Tim Berne met Cline in the late Seventies, when the avant-jazz saxophonist-composer was in Los Angeles making his first albums, which included Cline’s twin brother, Alex, on drums. (Alex also plays in the Lovers ensemble, as do such old friends as bassist Devon Hoff and clarinetist Ben Goldberg.) Of late, Berne has teamed with Cline and drummer Jim Black in volcanic free-improv trio BB&C, recording a live album, The Veil. The band reconvened for more of what Cline calls “in-the-moment conversation” during his week at The Stone. After all these years, Berne marvels over the guitarist’s “constant, passionate curiosity.” He says: “Nels has listened to so many different kinds of music and plays so well by ear that he can interact with virtually anybody.

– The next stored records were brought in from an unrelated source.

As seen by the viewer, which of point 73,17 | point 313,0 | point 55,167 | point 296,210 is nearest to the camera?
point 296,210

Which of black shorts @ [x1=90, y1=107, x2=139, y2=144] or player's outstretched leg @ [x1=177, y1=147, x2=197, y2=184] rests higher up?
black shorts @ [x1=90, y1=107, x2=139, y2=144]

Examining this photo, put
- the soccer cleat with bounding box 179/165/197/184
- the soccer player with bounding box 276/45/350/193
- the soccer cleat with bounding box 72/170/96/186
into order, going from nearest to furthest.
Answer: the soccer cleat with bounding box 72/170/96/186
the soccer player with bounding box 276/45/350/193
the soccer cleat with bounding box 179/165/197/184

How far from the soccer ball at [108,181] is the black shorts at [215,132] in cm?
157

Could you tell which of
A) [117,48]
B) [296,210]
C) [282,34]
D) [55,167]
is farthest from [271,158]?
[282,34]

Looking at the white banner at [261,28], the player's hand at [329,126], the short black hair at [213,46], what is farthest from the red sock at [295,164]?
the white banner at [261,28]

He doesn’t put up walls.” Berne has worked with a who’s who of individualist guitarists over the years — David Torn, Marc Ducret, Bill Frisell, Mary Halvorson — and he knows what he likes: “Nels is a very decisive player — there’s no noodling with him, no dead spaces. He just goes.”
The next Cline release will be this fall’s Molecular Affinity, recorded with a trio featuring experimental composer Pauline Oliveros on accordion and keyboardist Thollem McDonas. The Nels Cline Singers will also be recording a set of John Zorn pieces, and Cline will reunite in the studio with 28-year-old guitar-phenom Julian Lage for a second duo album, following The Room from 2014. Lage was also part of the Lovers ensemble, with Cline a big fan: “Julian is such an inspiring virtuoso, even at his young age, and I’m continually astonished at the chemistry we have. I know that I just play better around him.” The two guitarists met through a circle of friends around Jim Hall, and living-room duets soon followed.

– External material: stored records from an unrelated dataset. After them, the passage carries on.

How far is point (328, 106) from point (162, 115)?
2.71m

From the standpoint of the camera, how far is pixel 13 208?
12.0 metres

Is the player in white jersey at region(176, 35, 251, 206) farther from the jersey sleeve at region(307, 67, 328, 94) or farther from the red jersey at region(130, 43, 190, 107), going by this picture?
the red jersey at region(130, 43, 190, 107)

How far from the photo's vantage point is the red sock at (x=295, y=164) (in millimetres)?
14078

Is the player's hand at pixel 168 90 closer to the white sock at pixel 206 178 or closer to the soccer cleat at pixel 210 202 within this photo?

“Nels and I ended up playing in front of an audience exactly as we did in our living rooms,” Lage recalls. “We have similar dispositions as players, sharing a sense of drama and narrative, of form and how it can build. We push each other in the most positive way, with Nels generous and adventurous at the same time. With the master players, you don’t hear their sonic ‘brand,’ you hear their humanity. And that’s absolutely Nels, who can share all kinds of music with all kinds of audiences.”